Flaring emissions from gas and oil production are a worldwide problem. Part of the U.S. contribution comes from the northern Great Plains states, as seen by a NASA satellite.
Top oil-producing nations, including the Russian Federation, Kazakhstan and Angola, as well as Royal Dutch Shell PLC and other companies say they will stop flaring natural gas by 2030 as part of a landmark agreement with the World Bank.
The deal was unveiled this morning during the World Bank's Spring Meetings, where leaders said the voluntary agreement will curb 40 percent of the global gas flaring that results in 300 million tons of carbon dioxide emissions annually.
"Gas flaring is a visual reminder that we are wastefully sending CO2 into the atmosphere," said World Bank President Jim Yong Kim in a statement. "Together we can take concrete action to end flaring and to use this valuable natural resource to light the darkness for those without electricity."
The agreement by nine oil-producing countries, nine major oil-producing companies and all six global development banks calls routine gas flaring "unsustainable." Under it, they agreed to cooperate to eliminate flaring "as soon as possible, and no later than 2030," while also publicly reporting their progress toward the target annually. They also pledged that routine flaring will not occur in new oil field developments.
"As we head towards the adoption of a meaningful new international climate agreement in Paris in December, these countries and companies are demonstrating real climate action," said U.N. Secretary-General Ban Ki-moon. "Reducing gas flaring can make a significant contribution towards mitigating climate change. I appeal to all oil-producing countries and companies to join this important initiative."
Flaring occurs when unwanted natural gas released in oil extraction is burned, and according to the Department of Energy's Carbon Dioxide Information Analysis Center, it accounts for 1 percent of global greenhouse gas emissions.
But experts say the pollutants it emits, like methane and black carbon, also contribute to the melting of the polar ice caps as well as local health problems, particularly in developing nations. Plus, they say, it's a waste of energy that could be used.

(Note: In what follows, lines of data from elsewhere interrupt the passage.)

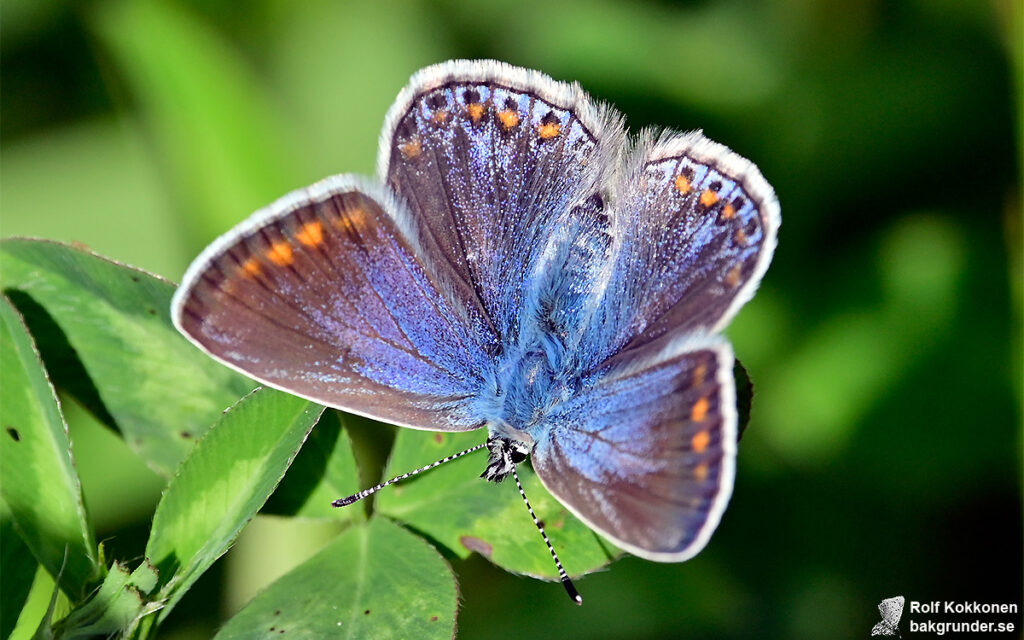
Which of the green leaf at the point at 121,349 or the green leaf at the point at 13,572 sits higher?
the green leaf at the point at 121,349

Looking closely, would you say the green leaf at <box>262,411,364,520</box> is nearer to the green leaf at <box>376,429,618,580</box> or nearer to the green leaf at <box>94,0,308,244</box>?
the green leaf at <box>376,429,618,580</box>

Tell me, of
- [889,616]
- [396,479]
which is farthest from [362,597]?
[889,616]

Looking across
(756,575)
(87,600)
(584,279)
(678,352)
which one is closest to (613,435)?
(678,352)

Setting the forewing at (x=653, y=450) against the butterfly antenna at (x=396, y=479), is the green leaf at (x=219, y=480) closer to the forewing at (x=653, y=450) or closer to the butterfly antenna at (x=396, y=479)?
the butterfly antenna at (x=396, y=479)

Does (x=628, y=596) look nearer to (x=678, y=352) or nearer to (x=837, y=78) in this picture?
(x=678, y=352)

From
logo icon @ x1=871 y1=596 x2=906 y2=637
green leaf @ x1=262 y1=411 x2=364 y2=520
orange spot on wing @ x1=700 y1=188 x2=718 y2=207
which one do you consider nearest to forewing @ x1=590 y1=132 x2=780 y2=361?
orange spot on wing @ x1=700 y1=188 x2=718 y2=207

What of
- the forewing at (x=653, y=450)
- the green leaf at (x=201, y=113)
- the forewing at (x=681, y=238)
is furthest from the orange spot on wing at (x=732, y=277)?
the green leaf at (x=201, y=113)
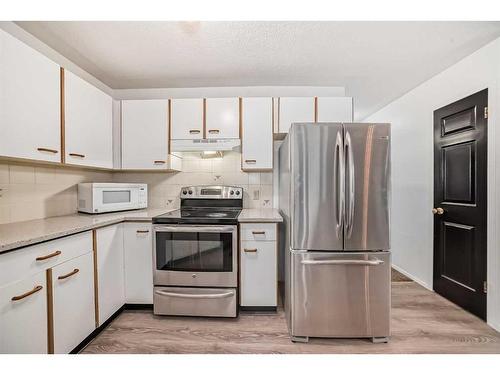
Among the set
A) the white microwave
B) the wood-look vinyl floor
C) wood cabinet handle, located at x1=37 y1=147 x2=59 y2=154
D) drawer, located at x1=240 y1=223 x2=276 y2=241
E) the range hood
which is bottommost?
the wood-look vinyl floor

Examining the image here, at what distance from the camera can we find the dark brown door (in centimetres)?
204

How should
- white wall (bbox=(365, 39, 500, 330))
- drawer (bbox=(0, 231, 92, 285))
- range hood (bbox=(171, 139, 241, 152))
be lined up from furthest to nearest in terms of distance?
range hood (bbox=(171, 139, 241, 152)), white wall (bbox=(365, 39, 500, 330)), drawer (bbox=(0, 231, 92, 285))

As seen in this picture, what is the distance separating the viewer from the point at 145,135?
2.52 m

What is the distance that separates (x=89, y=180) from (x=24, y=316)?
161 cm

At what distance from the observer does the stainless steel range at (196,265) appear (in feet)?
6.61

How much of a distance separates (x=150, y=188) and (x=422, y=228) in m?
3.34

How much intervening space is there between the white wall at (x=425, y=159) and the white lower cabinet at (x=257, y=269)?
1830 millimetres

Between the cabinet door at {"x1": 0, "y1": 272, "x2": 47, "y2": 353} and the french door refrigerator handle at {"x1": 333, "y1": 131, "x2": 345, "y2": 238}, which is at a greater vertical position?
the french door refrigerator handle at {"x1": 333, "y1": 131, "x2": 345, "y2": 238}

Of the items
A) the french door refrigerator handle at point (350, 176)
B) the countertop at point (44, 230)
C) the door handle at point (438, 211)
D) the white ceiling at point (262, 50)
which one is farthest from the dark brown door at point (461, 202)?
the countertop at point (44, 230)

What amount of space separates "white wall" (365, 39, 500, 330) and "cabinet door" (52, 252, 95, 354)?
126 inches

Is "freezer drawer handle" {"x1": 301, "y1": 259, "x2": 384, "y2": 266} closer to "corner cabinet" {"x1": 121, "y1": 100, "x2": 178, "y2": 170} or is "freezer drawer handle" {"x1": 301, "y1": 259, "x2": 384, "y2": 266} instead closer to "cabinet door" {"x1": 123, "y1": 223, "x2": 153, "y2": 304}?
"cabinet door" {"x1": 123, "y1": 223, "x2": 153, "y2": 304}

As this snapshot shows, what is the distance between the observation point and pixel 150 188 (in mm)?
2867

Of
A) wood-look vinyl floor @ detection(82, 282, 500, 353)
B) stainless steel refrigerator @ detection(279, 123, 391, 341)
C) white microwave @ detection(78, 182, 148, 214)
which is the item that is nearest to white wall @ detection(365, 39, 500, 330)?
wood-look vinyl floor @ detection(82, 282, 500, 353)
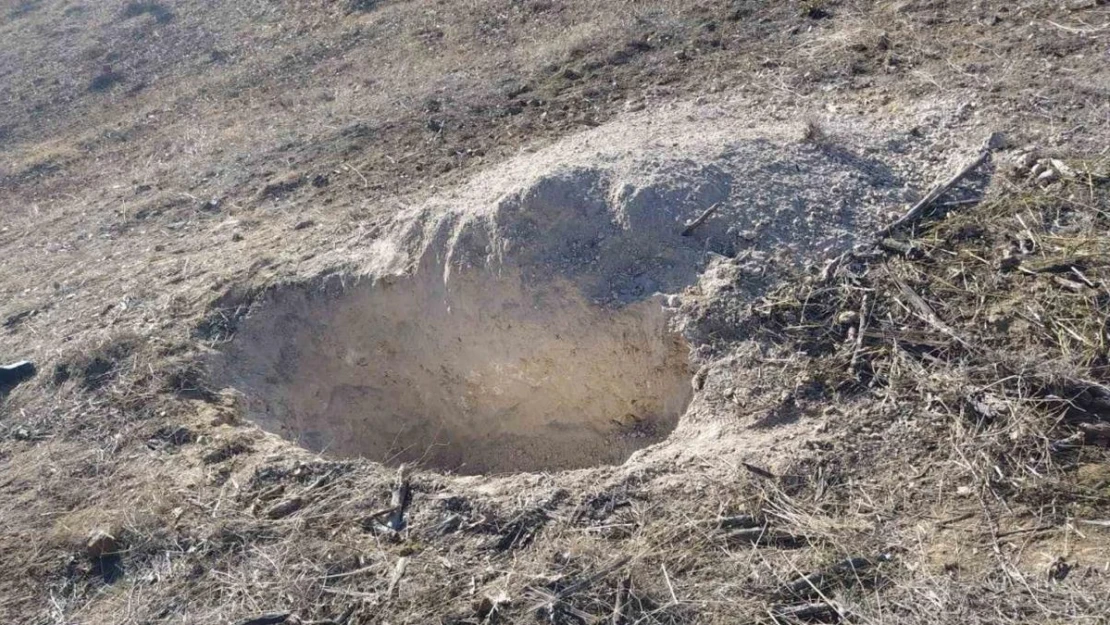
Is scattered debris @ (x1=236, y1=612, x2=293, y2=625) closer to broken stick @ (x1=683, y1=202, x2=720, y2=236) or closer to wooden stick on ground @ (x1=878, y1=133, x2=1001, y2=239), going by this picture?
broken stick @ (x1=683, y1=202, x2=720, y2=236)

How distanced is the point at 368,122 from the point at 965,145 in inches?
182

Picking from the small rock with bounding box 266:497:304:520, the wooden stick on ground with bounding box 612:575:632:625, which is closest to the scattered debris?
the small rock with bounding box 266:497:304:520

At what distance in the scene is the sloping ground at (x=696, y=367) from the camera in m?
3.48

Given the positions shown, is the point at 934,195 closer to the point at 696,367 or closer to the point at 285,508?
the point at 696,367

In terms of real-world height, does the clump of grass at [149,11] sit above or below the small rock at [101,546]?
above

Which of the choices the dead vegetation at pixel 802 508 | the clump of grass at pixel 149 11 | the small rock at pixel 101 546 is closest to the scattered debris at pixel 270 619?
the dead vegetation at pixel 802 508

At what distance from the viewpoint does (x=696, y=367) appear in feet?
15.0

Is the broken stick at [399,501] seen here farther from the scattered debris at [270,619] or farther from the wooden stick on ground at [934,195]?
the wooden stick on ground at [934,195]

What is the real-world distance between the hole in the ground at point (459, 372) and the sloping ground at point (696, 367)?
234mm

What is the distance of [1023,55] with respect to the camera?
5926mm

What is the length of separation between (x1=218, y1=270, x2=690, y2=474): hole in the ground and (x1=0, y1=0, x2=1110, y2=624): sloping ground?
234mm

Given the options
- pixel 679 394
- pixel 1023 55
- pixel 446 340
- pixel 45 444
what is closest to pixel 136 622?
pixel 45 444

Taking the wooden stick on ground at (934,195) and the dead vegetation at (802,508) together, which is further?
the wooden stick on ground at (934,195)

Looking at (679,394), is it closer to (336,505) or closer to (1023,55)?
(336,505)
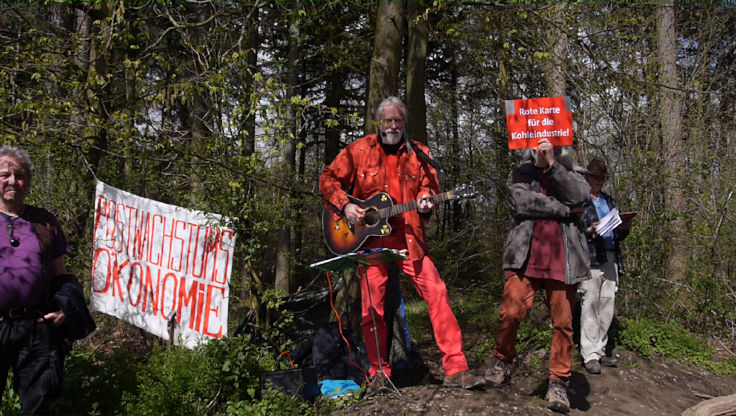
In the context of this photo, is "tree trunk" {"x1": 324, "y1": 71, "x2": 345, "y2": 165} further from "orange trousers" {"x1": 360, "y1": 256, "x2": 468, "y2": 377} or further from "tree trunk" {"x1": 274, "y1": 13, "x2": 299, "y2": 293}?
"orange trousers" {"x1": 360, "y1": 256, "x2": 468, "y2": 377}

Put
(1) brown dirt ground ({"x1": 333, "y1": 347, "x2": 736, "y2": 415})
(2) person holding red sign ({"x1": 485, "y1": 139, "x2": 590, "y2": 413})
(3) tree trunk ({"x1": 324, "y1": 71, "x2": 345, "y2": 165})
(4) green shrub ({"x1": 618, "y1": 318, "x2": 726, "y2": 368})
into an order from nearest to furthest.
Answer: (1) brown dirt ground ({"x1": 333, "y1": 347, "x2": 736, "y2": 415}) < (2) person holding red sign ({"x1": 485, "y1": 139, "x2": 590, "y2": 413}) < (4) green shrub ({"x1": 618, "y1": 318, "x2": 726, "y2": 368}) < (3) tree trunk ({"x1": 324, "y1": 71, "x2": 345, "y2": 165})

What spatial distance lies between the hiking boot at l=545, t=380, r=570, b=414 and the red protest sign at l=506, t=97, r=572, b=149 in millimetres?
1815

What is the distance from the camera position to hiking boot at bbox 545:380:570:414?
3.84m

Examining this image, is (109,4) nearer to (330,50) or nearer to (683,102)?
(330,50)

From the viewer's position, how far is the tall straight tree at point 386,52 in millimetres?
5926

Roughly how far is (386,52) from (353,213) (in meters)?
2.51

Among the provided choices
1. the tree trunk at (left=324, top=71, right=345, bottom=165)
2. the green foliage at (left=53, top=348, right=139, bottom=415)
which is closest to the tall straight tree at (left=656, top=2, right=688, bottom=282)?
the green foliage at (left=53, top=348, right=139, bottom=415)

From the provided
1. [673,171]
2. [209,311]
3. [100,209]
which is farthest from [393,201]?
[673,171]

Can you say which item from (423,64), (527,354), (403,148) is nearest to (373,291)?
(403,148)

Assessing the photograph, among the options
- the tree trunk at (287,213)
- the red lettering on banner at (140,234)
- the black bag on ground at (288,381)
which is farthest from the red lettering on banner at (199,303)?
the tree trunk at (287,213)

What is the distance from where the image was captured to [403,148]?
4.46 metres

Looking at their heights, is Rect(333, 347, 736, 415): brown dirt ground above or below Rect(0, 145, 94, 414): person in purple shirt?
below

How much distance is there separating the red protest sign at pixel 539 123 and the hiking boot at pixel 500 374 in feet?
5.70

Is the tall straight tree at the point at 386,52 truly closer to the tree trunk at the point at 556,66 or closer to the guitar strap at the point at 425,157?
the guitar strap at the point at 425,157
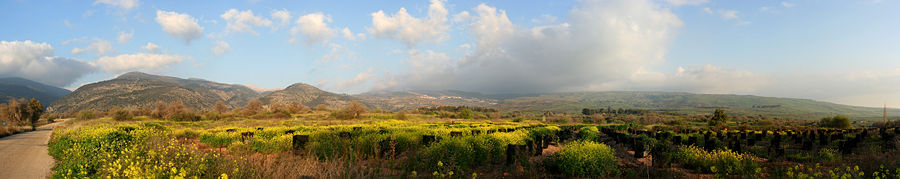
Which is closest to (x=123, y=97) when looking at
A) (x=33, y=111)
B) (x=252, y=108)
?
(x=33, y=111)

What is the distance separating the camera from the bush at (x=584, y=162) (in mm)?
8773

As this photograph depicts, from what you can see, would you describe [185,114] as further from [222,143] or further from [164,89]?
[164,89]

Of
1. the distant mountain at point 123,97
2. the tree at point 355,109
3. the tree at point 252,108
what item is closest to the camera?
the tree at point 355,109

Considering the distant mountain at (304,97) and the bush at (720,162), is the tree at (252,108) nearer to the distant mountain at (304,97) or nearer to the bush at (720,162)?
the distant mountain at (304,97)

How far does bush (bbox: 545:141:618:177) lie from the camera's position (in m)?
8.77

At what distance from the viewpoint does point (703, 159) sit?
33.8 feet

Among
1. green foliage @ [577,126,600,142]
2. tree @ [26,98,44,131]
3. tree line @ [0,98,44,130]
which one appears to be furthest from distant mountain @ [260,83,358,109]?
green foliage @ [577,126,600,142]

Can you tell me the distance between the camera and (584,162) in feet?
29.3

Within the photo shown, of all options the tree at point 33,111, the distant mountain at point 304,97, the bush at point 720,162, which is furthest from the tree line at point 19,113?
the distant mountain at point 304,97

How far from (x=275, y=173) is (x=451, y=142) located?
554 centimetres

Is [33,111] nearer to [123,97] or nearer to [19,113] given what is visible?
[19,113]

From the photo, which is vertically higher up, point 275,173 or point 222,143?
point 275,173

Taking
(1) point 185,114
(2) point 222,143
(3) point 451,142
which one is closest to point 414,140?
(3) point 451,142

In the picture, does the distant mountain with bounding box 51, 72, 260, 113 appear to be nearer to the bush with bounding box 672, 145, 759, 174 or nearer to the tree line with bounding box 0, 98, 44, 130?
the tree line with bounding box 0, 98, 44, 130
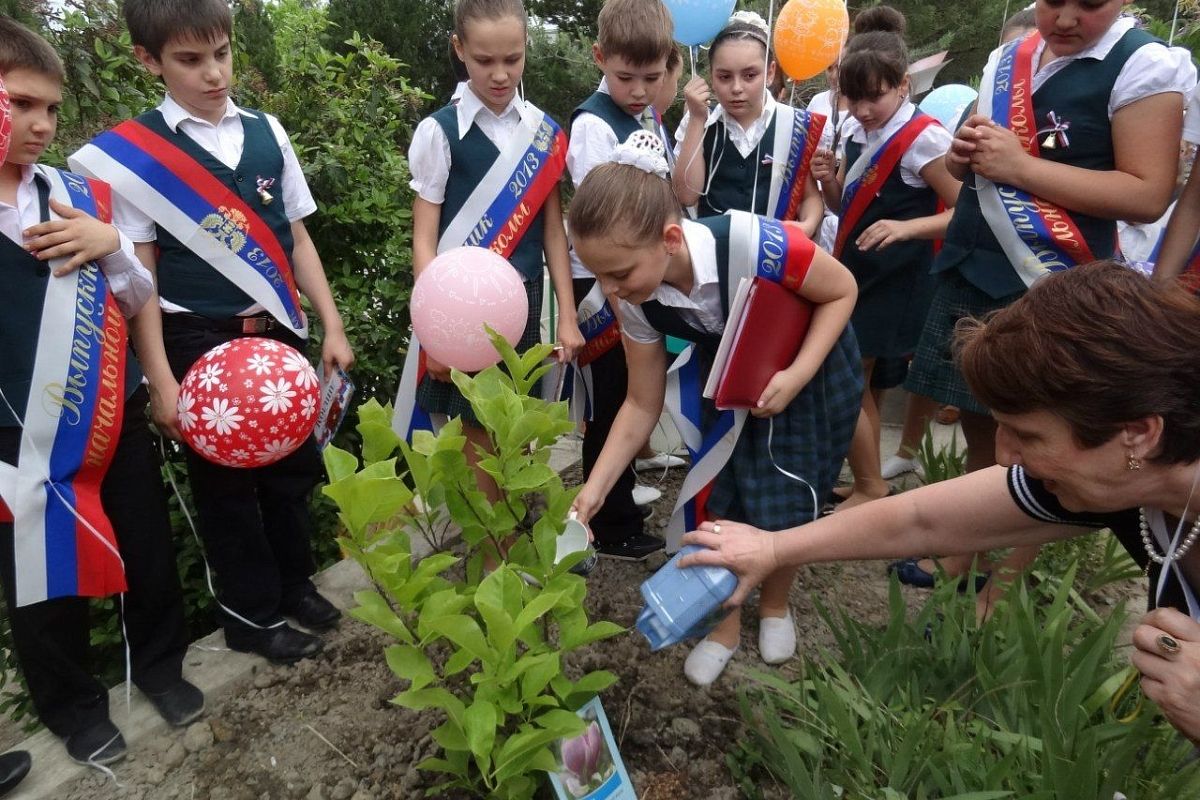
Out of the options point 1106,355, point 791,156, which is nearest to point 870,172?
point 791,156

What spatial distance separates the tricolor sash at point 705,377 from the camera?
1787mm

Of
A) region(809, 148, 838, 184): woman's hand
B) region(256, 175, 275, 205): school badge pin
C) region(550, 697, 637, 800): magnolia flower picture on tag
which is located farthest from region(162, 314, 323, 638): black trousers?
region(809, 148, 838, 184): woman's hand

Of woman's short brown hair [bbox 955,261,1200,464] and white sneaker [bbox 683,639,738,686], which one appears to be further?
white sneaker [bbox 683,639,738,686]

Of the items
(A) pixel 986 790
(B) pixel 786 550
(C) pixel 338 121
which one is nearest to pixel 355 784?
(B) pixel 786 550

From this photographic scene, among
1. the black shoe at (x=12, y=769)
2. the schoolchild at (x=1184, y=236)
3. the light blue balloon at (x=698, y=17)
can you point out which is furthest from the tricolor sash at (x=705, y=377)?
the black shoe at (x=12, y=769)

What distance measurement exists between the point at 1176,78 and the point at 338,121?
2.62 m

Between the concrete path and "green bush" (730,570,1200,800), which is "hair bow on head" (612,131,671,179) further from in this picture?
the concrete path

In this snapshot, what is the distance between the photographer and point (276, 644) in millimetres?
2053

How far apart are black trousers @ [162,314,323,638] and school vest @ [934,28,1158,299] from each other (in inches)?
74.5

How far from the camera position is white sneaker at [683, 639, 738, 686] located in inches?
78.1

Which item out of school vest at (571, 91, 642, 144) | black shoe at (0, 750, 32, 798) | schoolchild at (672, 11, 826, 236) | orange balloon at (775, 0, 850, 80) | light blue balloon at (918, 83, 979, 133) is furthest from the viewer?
light blue balloon at (918, 83, 979, 133)

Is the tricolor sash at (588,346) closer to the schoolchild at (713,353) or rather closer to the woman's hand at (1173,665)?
the schoolchild at (713,353)

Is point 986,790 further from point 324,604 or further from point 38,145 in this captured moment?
point 38,145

A relatively easy win for the planet
"Even though it has been declining over the past several years, we thought it was necessary to speed up the reduction," said Bjorn Hamso, the World Bank's program manager for the Global Gas Flaring Reduction partnership.
The bank also has its eye on U.N. climate change negotiations expected to deliver a global deal in Paris in December. Under the deal, all nations, including developing countries, will be expected to contribute to curbing emissions.
"We think that to eliminate routine gas flaring is the low-hanging fruit on the climate agenda," Hamso said. "Oil-producing countries who decide to join us in this effort, they can make that CO2 reduction part of their contribution to the negotiations in Paris."
Russia is the world's top flarer, followed by Nigeria and Iran, according to the World Bank. The United States ranks fifth, but authorities say flaring has grown sharply because of the boom in oil and gas production. The United States is part of the World Bank's partnership but not of today's agreement to end flaring. Hamso said he believes Nigeria will join the pact when its newly elected government settles in.
Also part of the World Bank agreement are: Norway, Cameroon, Gabon, Uzbekistan, the Republic of Congo, France, the Kuwait Oil Co., Société Nationale des Pétroles du Congo (SNPC), Petroamazonas EP (Ecuador), the State Oil Company of the Azerbaijan Republic (SOCAR), Société Nationale des Hydrocarbures (SNH-Cameroon), Italian multinational oil and gas company Eni, Norwegian multinational oil and gas company Statoil, and French multinational oil and gas company Total.
Jorma Ollila, chairman of Royal Dutch Shell, called on all governments to support the initiative. "Ending routine flaring is a practical way to lower CO2 emissions while meeting the world's energy needs," he said.